[Start of Attachment]

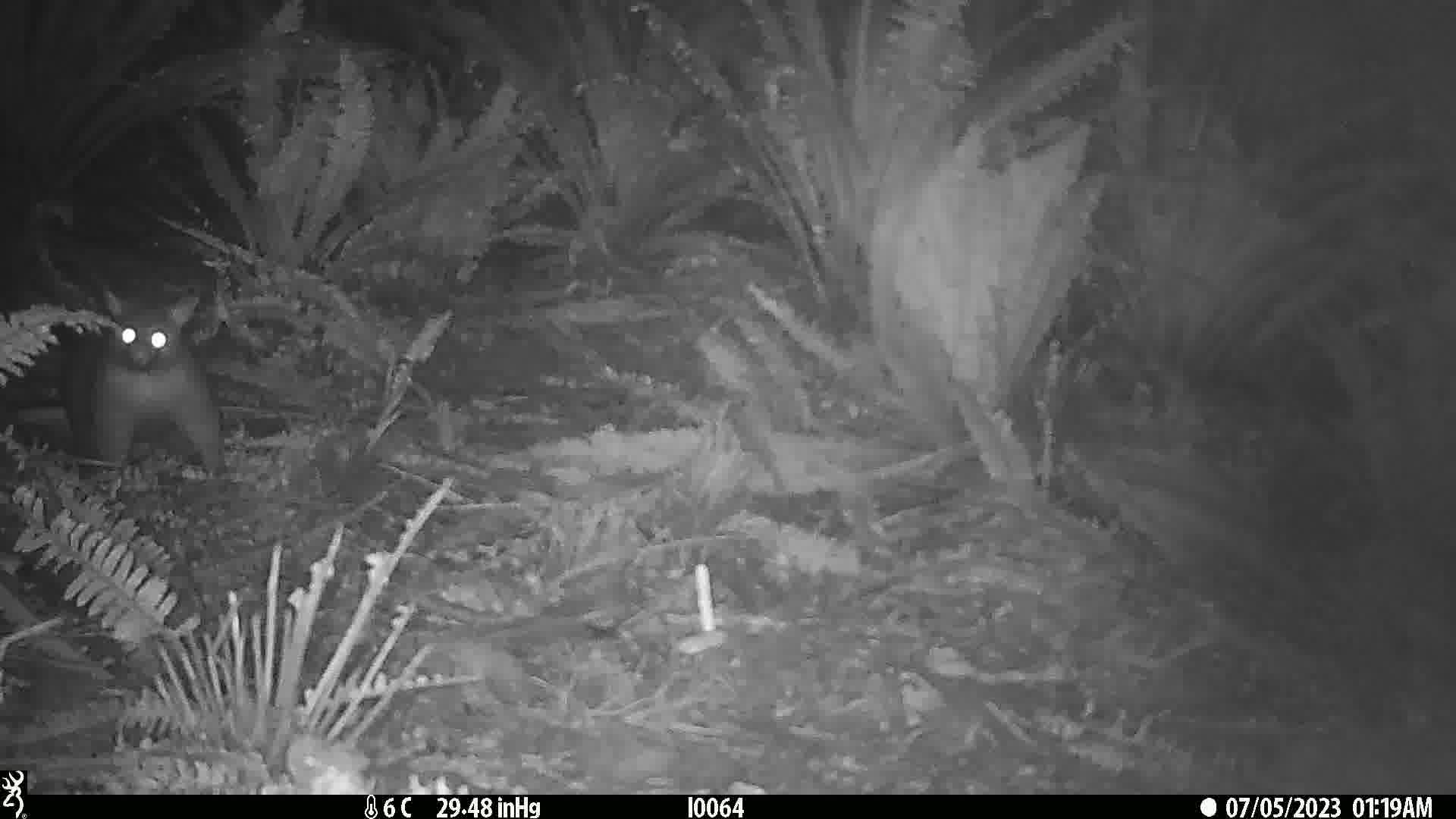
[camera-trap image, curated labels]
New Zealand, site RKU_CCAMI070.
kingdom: Animalia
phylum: Chordata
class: Mammalia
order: Diprotodontia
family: Phalangeridae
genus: Trichosurus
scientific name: Trichosurus vulpecula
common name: common brushtail possum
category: possum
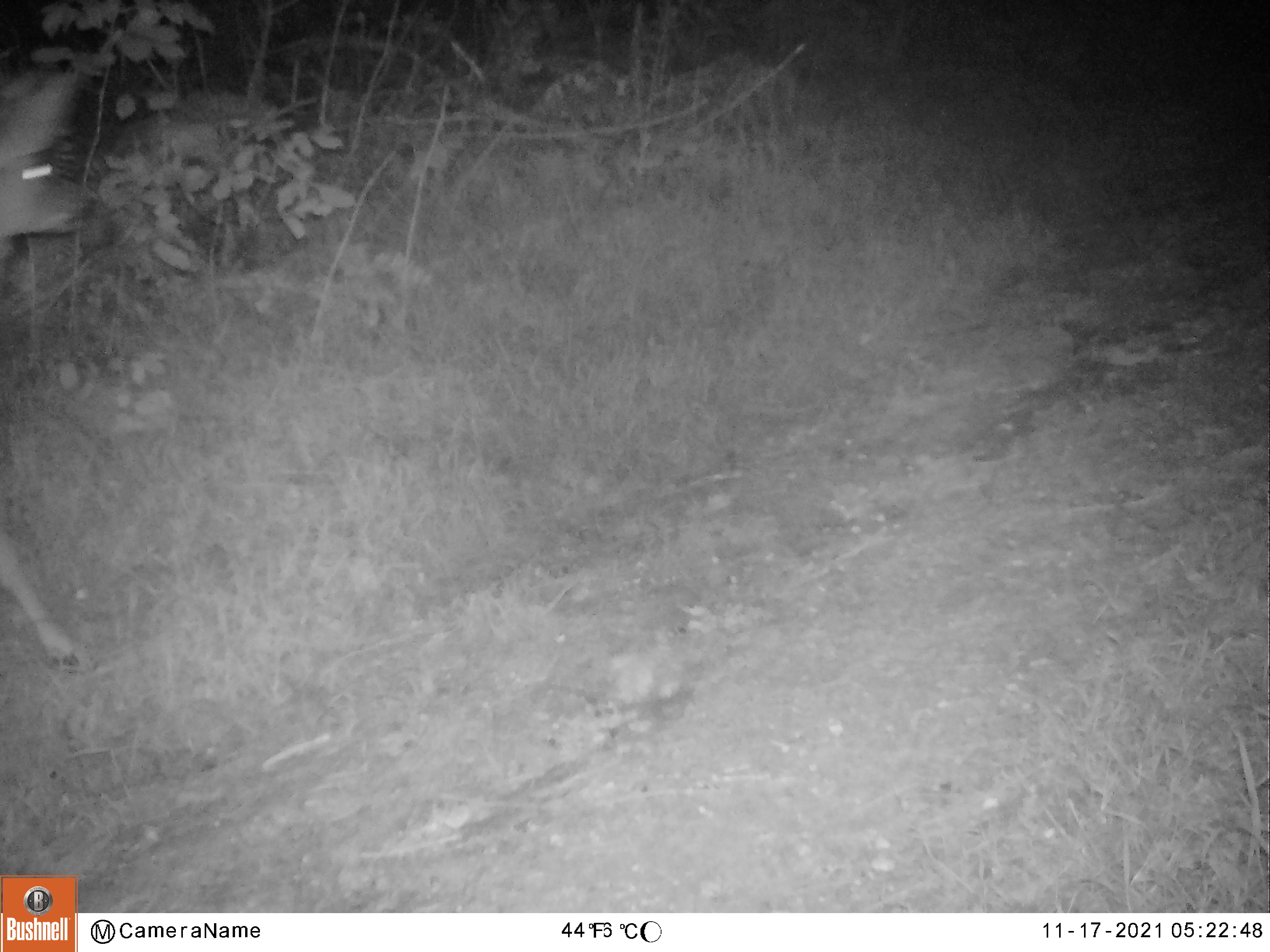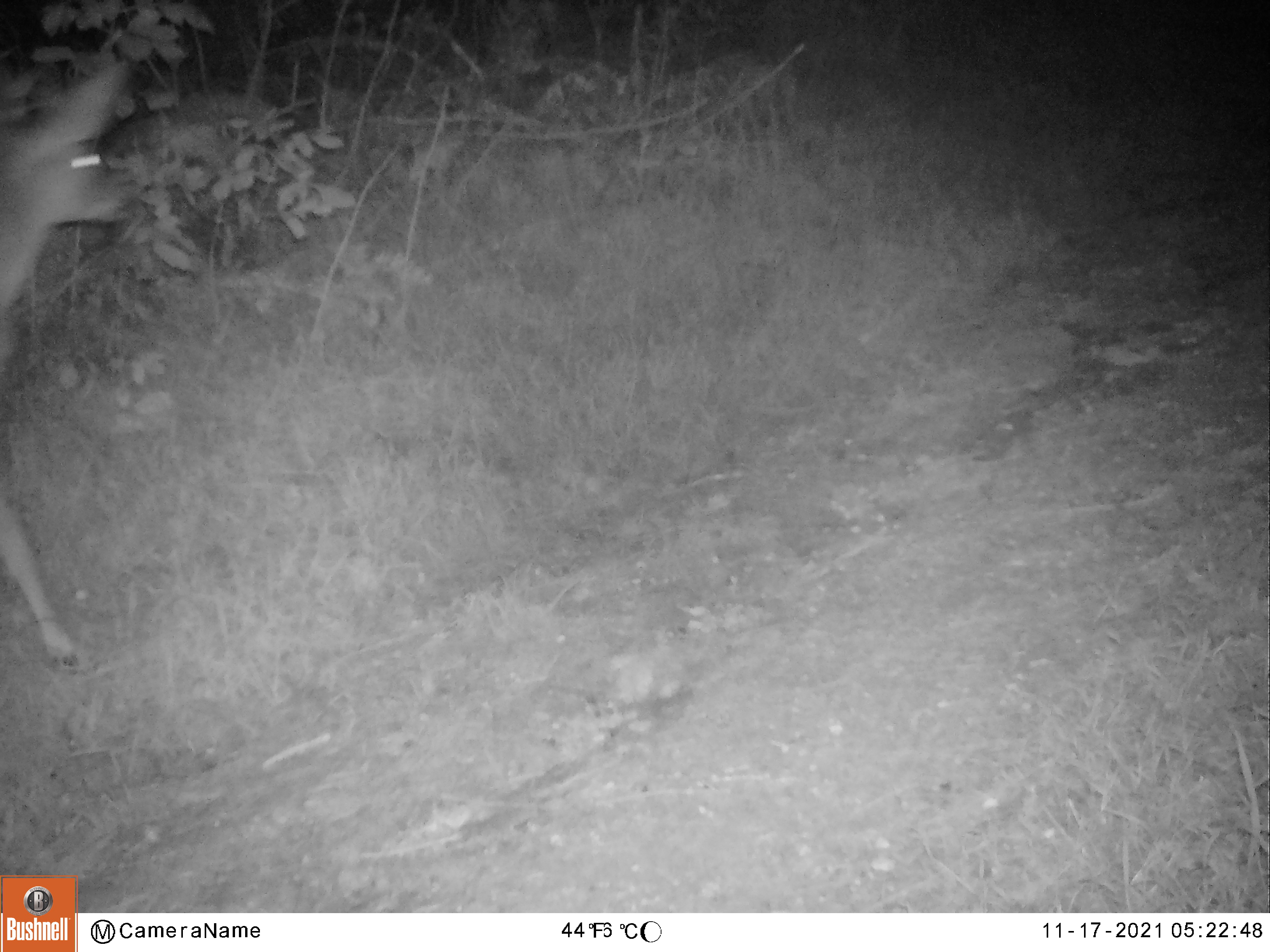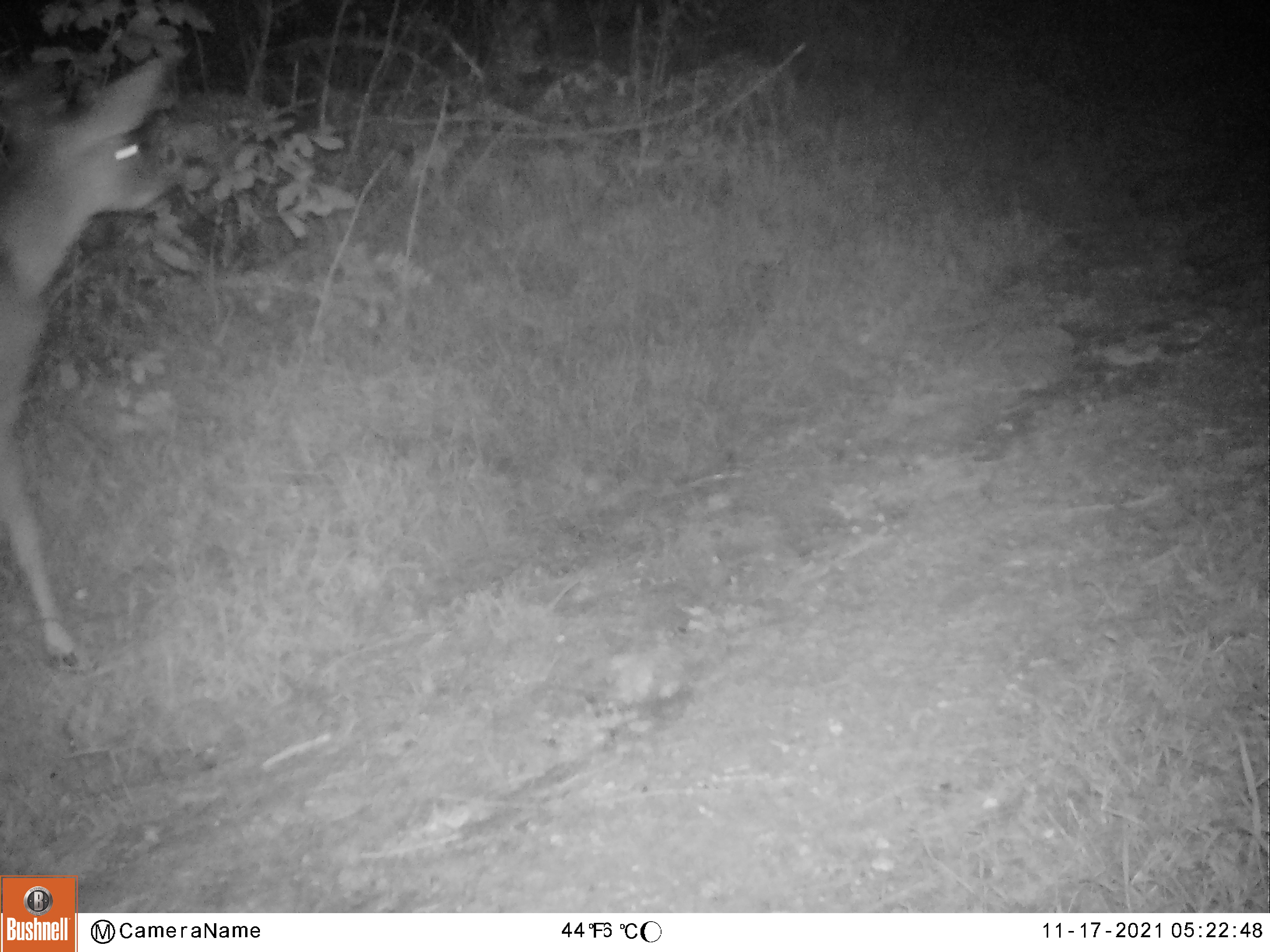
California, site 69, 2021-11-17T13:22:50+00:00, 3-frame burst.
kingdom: Animalia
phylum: Chordata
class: Mammalia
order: Artiodactyla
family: Cervidae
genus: Odocoileus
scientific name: Odocoileus hemionus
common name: mule deer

[End of Attachment]

▸ EXERCISE AIM:
Which lines above contain the word "site"? Copy all of them.

▸ TASK RESULT:
New Zealand, site RKU_CCAMI070.
California, site 69, 2021-11-17T13:22:50+00:00, 3-frame burst.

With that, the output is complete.